Андрус свободной рукой вдавливает меня в сиденье, закрывает дверь и рвет с места проворнее, чем можно ожидать от нашей колымаги.
- Все-е-е мо-о-и-и де-еньги-и, - тяну я жалостливо.
- Вот ведь несчастье, - бранит меня Андрус, словно ребенка. - Ну почему ты не спрятала сумочку? Почему ты держишь ее на самом видном месте, а после сама швыряешь грабителям?
- Все мои деньги! Немедленно едем назад! Какой смысл тогда в поездке, - рыдаю я.
- По крайней мере, принцесса научится читать карту. Хоть такая польза! И каким образом барышня собирается возвращаться, если у нее нет денег? В моей машине ты, по крайней мере, прокатишься по Европе, и платить за это не придется. А автобусный билет недешев!

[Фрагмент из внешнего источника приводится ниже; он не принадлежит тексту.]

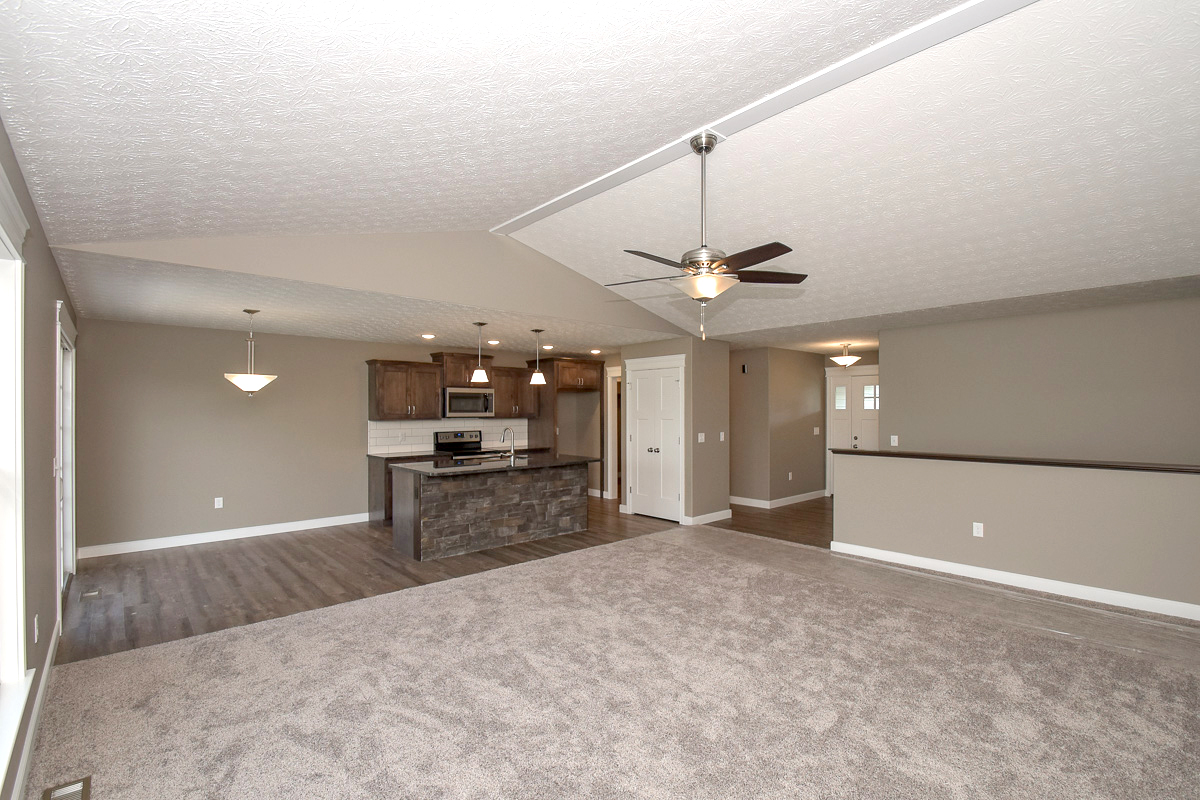 Great room is open to the kitchen and foyer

- А ты, - злюсь я, - кто ты такой?! Почему тебе дают место в очереди? Почему с тобой шутят грабители?! Ты либо самый большой бандит, либо самый большой трепач, о каких только я слышала. Тебе бы по радио или на эстраде выступать, а не убивать время на спорт…

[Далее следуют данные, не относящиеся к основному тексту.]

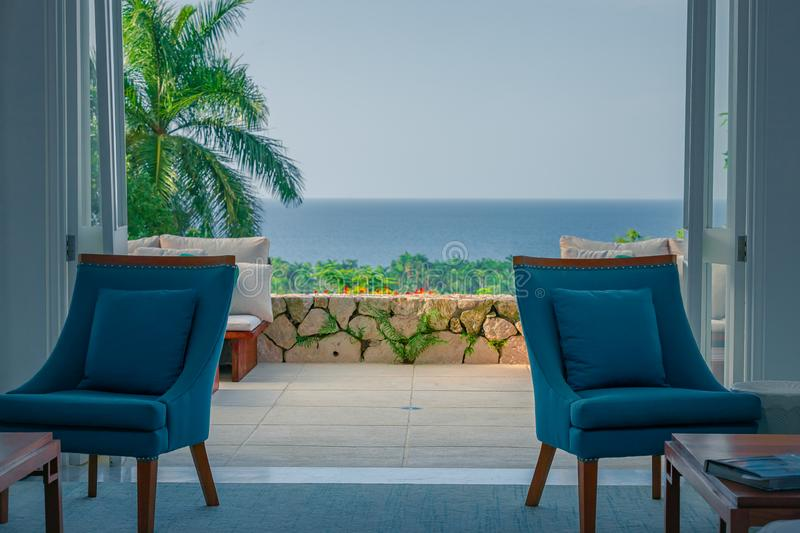 Cozy chairs inside of a beach house with open doors leading to palm trees and the ocean stock photography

- Да что ты, малышка, знаешь о спорте? Ты хотя бы раз выматывалась до конца? - тихо спрашивает Андрус. - Для вас, интеллектуалов, самая большая физическая нагрузка - утром встать с постели и вечером рухнуть в постель. И не надо про постель - я шлюх не переношу и по ним не скучаю! Мне женщины осточертели - особенно ты.
- Я? Я-а? Это я, что ли, говорила про постель?
- Ты постоянно твердишь, что спортсмены только и знают, что по бабам шастать. Начиталась желтой прессы! И не кичись своей великой парижской любовью. Вот довезу тебя до Парижа и оставлю твоему армянину, если хочешь. Я тоже любил, и знаю, что для всех любовь - лучшее, что было у них когда-либо и что они по тупости своей потеряли…
- Да, конечно, я останусь в Париже! Потому что эстонские мужчины - это ужасно, - кричу я. - Никогда в жизни не выйду за эстонца! Даже если издадут указ, что все женщины в Эстонии непременно должны быть замужем, то уж лучше чукча какой-нибудь, чем эстонский мужик, который даже ухаживать не умеет!…
И тут Андрус вновь улыбается своей заразительной улыбкой. Этой искрящейся улыбкой, которая меня делает беззащитной и бессловесной.
- Ухаживать? - издевается он. - Взять бы розги, да поохаживать тебя хорошенько за такое! Меня вот бабушка поучала, как ухаживать за женщинами, только она никогда не говорила, что чукча или армянин лучше эстонца. - Я ведь помню твою свадьбу. Чертовски интересная история! В нашем городке еще никому не удавалось подобное! Дать деру прямо от алтаря!
Притворное веселье Андруса как-то очень быстро рассеивается. Почему? Увы, мы знаем друг о друге лишь то, что в прошлом у обоих была "великая любовь". Была - и больше нет, но душа болит, и эти проклятые фантомные боли заставляют нас мчаться сквозь заснеженную Польшу и огрызаться друг на друга, словно озлобленные звери в слишком тесной клетке.
Для двоих страдальцев от "большой любви" одна машина, несомненно, клетка, которая должна была стать избавительницей, а превратилась в коварную ловушку. Я не раз читала, что мужчина по своей природе должен презирать женщин, любить которых он не может, но на которых все же по-мужски реагирует. Именно - реагирует. Как запах пищи раздражает голодного - до тошноты. И Андрус, наверное, должен сейчас испытывать в первую очередь именно тошноту. Во всяком случае, всякий раз при упоминании Размика его выворачивает. На лице появляются боль и отвращение - и какая-то мне самой непонятная брезгливая гримаса.
Андрус сердито глядит на дорогу и прибавляет газу; стрелка дрожит на ста, потом на ста двадцати. Мы пролетаем сквозь какую-то деревеньку, словно торопимся к финишу авторалли. Где-то позади остается круглый указатель с цифрой 50.
Вдруг я слышу дикое гиканье, совсем как в американских приключенческих фильмах. Перед нами вырастает мигающее фарами чудовище.
- Снова грабители? Откуда только у них такие фары? - плаксиво осведомляюсь я.
- Спокойно, детка, это всего-навсего полиция! - отвечает Андрус плутоватым тоном опереточного героя и выпрыгивает из машины, словно бандиты и полиция - самое главное увеселение для него в этом дурацком рейсе в Европу.
Скорость, конечно, мы превысили. Это даже мне ясно, хотя вообще-то я в автомобилях не разбираюсь.